Datagate, Gb e Usa spiarono leader politici al G20 di Londra 2009LONDRA – Capi di Stato e di governo dei G20 spiati dai servizi segreti britannici e americani nelle loro telefonate e comunicazioni via internet: è quello che sarebbe successo, secondo quanto scrive il Guardian, durante il G20 di Londra nel 2009.

La rivelazione arriva a pochi giorni dall’esplosione dello scandalo ‘Datagate’ negli Stati Uniti e alla vigilia del vertice G8 in Irlanda del Nord. I controlli sarebbero stati eseguiti dal Gchq (Government Communications Head Quarter, Quartier Generale Governativo per le Comunicazioni) britannico, ma anche da agenti del Nsa (National Security Agency) Usa che avrebbero spiato conversazioni segrete dell’allora presidente russo, Dmitri Medvedev.

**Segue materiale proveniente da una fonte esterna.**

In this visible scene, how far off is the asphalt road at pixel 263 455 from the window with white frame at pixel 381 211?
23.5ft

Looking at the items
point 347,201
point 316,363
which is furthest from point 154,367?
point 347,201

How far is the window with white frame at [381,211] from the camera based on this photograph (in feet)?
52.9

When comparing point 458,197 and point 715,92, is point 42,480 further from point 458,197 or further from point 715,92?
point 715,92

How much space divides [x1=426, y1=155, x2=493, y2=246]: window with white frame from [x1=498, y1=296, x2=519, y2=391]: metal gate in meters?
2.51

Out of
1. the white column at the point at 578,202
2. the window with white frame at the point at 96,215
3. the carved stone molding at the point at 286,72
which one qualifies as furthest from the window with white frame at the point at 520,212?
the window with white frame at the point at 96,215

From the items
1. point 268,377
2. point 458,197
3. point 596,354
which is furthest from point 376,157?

Il Guardian cita il contenuto di documenti top secret svelati da Edward Snowden, la fonte che ha svelato l’esistenza del programma segreto di sorveglianza americano Prism, rivelandolo attraverso le colonne dello stesso giornale.

Stando a questa fonte, il G20 del 2009 sarebbe stato caratterizzato da un articolato sistema di spionaggio delle conversazioni di intere delegazioni, come quella guidata dal ministro delle Finanze turco, e dei leader presenti al vertice: attraverso l’installazione di internet point truccati con software-spia e il controllo capillare del sistema dei Blackberry utilizzati dagli ospiti.

L’infiltrazione sarebbe stata autorizzata sul fronte britannico dall’allora primo ministro laburista, Gordon Brown. Ma avrebbe coinvolto anche un pool di agenti della National Security Agency americana (la stessa che gestiva il programma Prism) basati nel Regno Unito e interessati in particolare a Medvedev.

Nel rapporto relativo ai controlli fatti sulle conversazioni dell’allora inquilino del Cremlino (oggi primo ministro), mettono fra l’altro in evidenza ”un cambiamento” nel sistema di trasmissione delle comunicazioni del leader russo verso Mosca, attraverso l’ambasciata a Londra.

Questa nuova ondata di rivelazioni, a poche ore dall’avvio del G8 del 17 giugno in Irlanda rischia di proiettare più di un’ombra d’imbarazzo sul vertice imminente.